**ACTIVITY:**
Each record must appear in the answer exactly as given.

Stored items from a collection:
================

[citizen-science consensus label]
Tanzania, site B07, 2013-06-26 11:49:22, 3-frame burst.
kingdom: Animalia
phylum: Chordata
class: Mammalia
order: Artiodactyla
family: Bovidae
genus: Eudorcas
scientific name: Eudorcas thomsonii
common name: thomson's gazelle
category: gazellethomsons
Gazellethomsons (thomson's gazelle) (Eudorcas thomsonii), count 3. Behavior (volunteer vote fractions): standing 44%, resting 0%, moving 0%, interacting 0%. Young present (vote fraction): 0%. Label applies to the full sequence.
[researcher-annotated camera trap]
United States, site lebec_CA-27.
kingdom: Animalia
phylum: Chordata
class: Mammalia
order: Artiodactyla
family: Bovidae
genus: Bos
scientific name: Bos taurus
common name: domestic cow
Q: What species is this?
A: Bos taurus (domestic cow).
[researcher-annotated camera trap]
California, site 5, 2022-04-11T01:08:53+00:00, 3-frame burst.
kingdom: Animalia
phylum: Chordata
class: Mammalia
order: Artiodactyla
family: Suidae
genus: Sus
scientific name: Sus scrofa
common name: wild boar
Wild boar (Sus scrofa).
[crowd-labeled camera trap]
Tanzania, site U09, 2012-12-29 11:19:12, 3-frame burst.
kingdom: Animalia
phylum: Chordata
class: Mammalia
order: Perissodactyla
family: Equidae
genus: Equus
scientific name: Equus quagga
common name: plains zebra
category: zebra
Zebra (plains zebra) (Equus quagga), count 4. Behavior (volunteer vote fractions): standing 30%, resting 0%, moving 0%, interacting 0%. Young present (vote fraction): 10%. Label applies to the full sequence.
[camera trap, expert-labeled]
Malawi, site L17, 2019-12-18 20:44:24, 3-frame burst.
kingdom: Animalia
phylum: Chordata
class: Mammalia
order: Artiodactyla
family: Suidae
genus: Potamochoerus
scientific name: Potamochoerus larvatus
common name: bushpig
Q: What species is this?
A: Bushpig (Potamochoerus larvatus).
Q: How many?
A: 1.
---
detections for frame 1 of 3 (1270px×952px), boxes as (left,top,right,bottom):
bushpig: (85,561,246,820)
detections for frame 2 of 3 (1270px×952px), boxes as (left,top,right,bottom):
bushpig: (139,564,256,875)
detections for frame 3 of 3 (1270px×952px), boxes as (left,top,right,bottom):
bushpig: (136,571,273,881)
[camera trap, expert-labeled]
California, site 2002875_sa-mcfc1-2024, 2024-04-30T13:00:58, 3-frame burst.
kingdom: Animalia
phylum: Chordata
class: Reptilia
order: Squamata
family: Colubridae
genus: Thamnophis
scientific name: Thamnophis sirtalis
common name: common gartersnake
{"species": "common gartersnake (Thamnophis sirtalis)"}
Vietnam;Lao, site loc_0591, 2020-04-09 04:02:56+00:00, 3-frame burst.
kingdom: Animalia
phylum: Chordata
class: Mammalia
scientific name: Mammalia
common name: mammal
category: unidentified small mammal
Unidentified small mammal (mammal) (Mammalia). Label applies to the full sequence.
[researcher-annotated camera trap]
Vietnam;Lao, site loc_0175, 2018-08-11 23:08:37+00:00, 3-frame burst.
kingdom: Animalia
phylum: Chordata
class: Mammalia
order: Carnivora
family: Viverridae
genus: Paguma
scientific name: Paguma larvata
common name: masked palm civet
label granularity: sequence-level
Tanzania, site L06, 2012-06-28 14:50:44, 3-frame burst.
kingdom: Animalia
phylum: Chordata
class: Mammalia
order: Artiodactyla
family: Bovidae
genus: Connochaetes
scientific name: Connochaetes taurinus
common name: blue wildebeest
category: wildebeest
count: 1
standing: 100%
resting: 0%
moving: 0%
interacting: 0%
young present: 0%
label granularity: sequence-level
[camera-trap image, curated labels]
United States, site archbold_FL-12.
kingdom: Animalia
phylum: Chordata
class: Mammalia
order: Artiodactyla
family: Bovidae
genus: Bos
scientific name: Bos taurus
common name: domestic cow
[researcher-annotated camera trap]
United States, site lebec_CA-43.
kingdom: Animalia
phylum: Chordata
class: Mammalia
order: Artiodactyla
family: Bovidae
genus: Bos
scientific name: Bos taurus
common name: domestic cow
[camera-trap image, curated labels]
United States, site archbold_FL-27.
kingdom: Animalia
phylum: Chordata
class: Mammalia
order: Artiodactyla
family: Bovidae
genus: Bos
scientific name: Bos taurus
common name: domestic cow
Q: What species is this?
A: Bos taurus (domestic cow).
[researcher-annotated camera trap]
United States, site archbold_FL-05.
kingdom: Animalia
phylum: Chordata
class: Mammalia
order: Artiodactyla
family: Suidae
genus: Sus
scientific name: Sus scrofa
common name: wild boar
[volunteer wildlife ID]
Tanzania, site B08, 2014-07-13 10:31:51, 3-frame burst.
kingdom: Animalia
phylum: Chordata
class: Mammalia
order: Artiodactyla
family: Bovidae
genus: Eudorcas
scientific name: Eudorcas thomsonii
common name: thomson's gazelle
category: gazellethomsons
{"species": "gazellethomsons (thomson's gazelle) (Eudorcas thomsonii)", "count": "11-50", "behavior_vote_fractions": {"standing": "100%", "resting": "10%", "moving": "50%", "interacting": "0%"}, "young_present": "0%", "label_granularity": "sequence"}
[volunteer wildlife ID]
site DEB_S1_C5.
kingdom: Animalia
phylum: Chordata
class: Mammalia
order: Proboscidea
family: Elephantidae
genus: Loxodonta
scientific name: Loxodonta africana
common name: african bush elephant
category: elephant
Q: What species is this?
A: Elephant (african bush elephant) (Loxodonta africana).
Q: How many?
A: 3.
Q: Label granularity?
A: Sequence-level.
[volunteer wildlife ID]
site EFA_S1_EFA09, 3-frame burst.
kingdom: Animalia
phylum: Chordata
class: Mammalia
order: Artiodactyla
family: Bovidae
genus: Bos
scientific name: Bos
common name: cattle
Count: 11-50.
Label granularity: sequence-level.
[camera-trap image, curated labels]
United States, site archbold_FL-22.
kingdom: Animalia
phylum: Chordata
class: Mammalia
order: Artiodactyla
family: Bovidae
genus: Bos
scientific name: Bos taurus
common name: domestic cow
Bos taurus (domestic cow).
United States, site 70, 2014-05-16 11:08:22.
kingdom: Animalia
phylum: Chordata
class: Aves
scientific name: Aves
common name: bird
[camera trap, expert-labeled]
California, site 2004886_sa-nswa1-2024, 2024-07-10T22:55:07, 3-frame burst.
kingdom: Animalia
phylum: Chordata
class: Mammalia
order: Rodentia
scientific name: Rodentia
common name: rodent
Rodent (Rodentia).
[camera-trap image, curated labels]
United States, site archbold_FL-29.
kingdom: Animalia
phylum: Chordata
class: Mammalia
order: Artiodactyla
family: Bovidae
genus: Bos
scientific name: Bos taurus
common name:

================

**TASK RESULT:**
[citizen-science consensus label]
Tanzania, site B07, 2013-06-26 11:49:22, 3-frame burst.
kingdom: Animalia
phylum: Chordata
class: Mammalia
order: Artiodactyla
family: Bovidae
genus: Eudorcas
scientific name: Eudorcas thomsonii
common name: thomson's gazelle
category: gazellethomsons
Gazellethomsons (thomson's gazelle) (Eudorcas thomsonii), count 3. Behavior (volunteer vote fractions): standing 44%, resting 0%, moving 0%, interacting 0%. Young present (vote fraction): 0%. Label applies to the full sequence.
[researcher-annotated camera trap]
United States, site lebec_CA-27.
kingdom: Animalia
phylum: Chordata
class: Mammalia
order: Artiodactyla
family: Bovidae
genus: Bos
scientific name: Bos taurus
common name: domestic cow
Q: What species is this?
A: Bos taurus (domestic cow).
[researcher-annotated camera trap]
California, site 5, 2022-04-11T01:08:53+00:00, 3-frame burst.
kingdom: Animalia
phylum: Chordata
class: Mammalia
order: Artiodactyla
family: Suidae
genus: Sus
scientific name: Sus scrofa
common name: wild boar
Wild boar (Sus scrofa).
[crowd-labeled camera trap]
Tanzania, site U09, 2012-12-29 11:19:12, 3-frame burst.
kingdom: Animalia
phylum: Chordata
class: Mammalia
order: Perissodactyla
family: Equidae
genus: Equus
scientific name: Equus quagga
common name: plains zebra
category: zebra
Zebra (plains zebra) (Equus quagga), count 4. Behavior (volunteer vote fractions): standing 30%, resting 0%, moving 0%, interacting 0%. Young present (vote fraction): 10%. Label applies to the full sequence.
[camera trap, expert-labeled]
Malawi, site L17, 2019-12-18 20:44:24, 3-frame burst.
kingdom: Animalia
phylum: Chordata
class: Mammalia
order: Artiodactyla
family: Suidae
genus: Potamochoerus
scientific name: Potamochoerus larvatus
common name: bushpig
Q: What species is this?
A: Bushpig (Potamochoerus larvatus).
Q: How many?
A: 1.
---
detections for frame 1 of 3 (1270px×952px), boxes as (left,top,right,bottom):
bushpig: (85,561,246,820)
detections for frame 2 of 3 (1270px×952px), boxes as (left,top,right,bottom):
bushpig: (139,564,256,875)
detections for frame 3 of 3 (1270px×952px), boxes as (left,top,right,bottom):
bushpig: (136,571,273,881)
[camera trap, expert-labeled]
California, site 2002875_sa-mcfc1-2024, 2024-04-30T13:00:58, 3-frame burst.
kingdom: Animalia
phylum: Chordata
class: Reptilia
order: Squamata
family: Colubridae
genus: Thamnophis
scientific name: Thamnophis sirtalis
common name: common gartersnake
{"species": "common gartersnake (Thamnophis sirtalis)"}
Vietnam;Lao, site loc_0591, 2020-04-09 04:02:56+00:00, 3-frame burst.
kingdom: Animalia
phylum: Chordata
class: Mammalia
scientific name: Mammalia
common name: mammal
category: unidentified small mammal
Unidentified small mammal (mammal) (Mammalia). Label applies to the full sequence.
[researcher-annotated camera trap]
Vietnam;Lao, site loc_0175, 2018-08-11 23:08:37+00:00, 3-frame burst.
kingdom: Animalia
phylum: Chordata
class: Mammalia
order: Carnivora
family: Viverridae
genus: Paguma
scientific name: Paguma larvata
common name: masked palm civet
label granularity: sequence-level
Tanzania, site L06, 2012-06-28 14:50:44, 3-frame burst.
kingdom: Animalia
phylum: Chordata
class: Mammalia
order: Artiodactyla
family: Bovidae
genus: Connochaetes
scientific name: Connochaetes taurinus
common name: blue wildebeest
category: wildebeest
count: 1
standing: 100%
resting: 0%
moving: 0%
interacting: 0%
young present: 0%
label granularity: sequence-level
[camera-trap image, curated labels]
United States, site archbold_FL-12.
kingdom: Animalia
phylum: Chordata
class: Mammalia
order: Artiodactyla
family: Bovidae
genus: Bos
scientific name: Bos taurus
common name: domestic cow
[researcher-annotated camera trap]
United States, site lebec_CA-43.
kingdom: Animalia
phylum: Chordata
class: Mammalia
order: Artiodactyla
family: Bovidae
genus: Bos
scientific name: Bos taurus
common name: domestic cow
[camera-trap image, curated labels]
United States, site archbold_FL-27.
kingdom: Animalia
phylum: Chordata
class: Mammalia
order: Artiodactyla
family: Bovidae
genus: Bos
scientific name: Bos taurus
common name: domestic cow
Q: What species is this?
A: Bos taurus (domestic cow).
[researcher-annotated camera trap]
United States, site archbold_FL-05.
kingdom: Animalia
phylum: Chordata
class: Mammalia
order: Artiodactyla
family: Suidae
genus: Sus
scientific name: Sus scrofa
common name: wild boar
[volunteer wildlife ID]
Tanzania, site B08, 2014-07-13 10:31:51, 3-frame burst.
kingdom: Animalia
phylum: Chordata
class: Mammalia
order: Artiodactyla
family: Bovidae
genus: Eudorcas
scientific name: Eudorcas thomsonii
common name: thomson's gazelle
category: gazellethomsons
{"species": "gazellethomsons (thomson's gazelle) (Eudorcas thomsonii)", "count": "11-50", "behavior_vote_fractions": {"standing": "100%", "resting": "10%", "moving": "50%", "interacting": "0%"}, "young_present": "0%", "label_granularity": "sequence"}
[volunteer wildlife ID]
site DEB_S1_C5.
kingdom: Animalia
phylum: Chordata
class: Mammalia
order: Proboscidea
family: Elephantidae
genus: Loxodonta
scientific name: Loxodonta africana
common name: african bush elephant
category: elephant
Q: What species is this?
A: Elephant (african bush elephant) (Loxodonta africana).
Q: How many?
A: 3.
Q: Label granularity?
A: Sequence-level.
[volunteer wildlife ID]
site EFA_S1_EFA09, 3-frame burst.
kingdom: Animalia
phylum: Chordata
class: Mammalia
order: Artiodactyla
family: Bovidae
genus: Bos
scientific name: Bos
common name: cattle
Count: 11-50.
Label granularity: sequence-level.
[camera-trap image, curated labels]
United States, site archbold_FL-22.
kingdom: Animalia
phylum: Chordata
class: Mammalia
order: Artiodactyla
family: Bovidae
genus: Bos
scientific name: Bos taurus
common name: domestic cow
Bos taurus (domestic cow).
United States, site 70, 2014-05-16 11:08:22.
kingdom: Animalia
phylum: Chordata
class: Aves
scientific name: Aves
common name: bird
[camera trap, expert-labeled]
California, site 2004886_sa-nswa1-2024, 2024-07-10T22:55:07, 3-frame burst.
kingdom: Animalia
phylum: Chordata
class: Mammalia
order: Rodentia
scientific name: Rodentia
common name: rodent
Rodent (Rodentia).
[camera-trap image, curated labels]
United States, site archbold_FL-29.
kingdom: Animalia
phylum: Chordata
class: Mammalia
order: Artiodactyla
family: Bovidae
genus: Bos
scientific name: Bos taurus
common name:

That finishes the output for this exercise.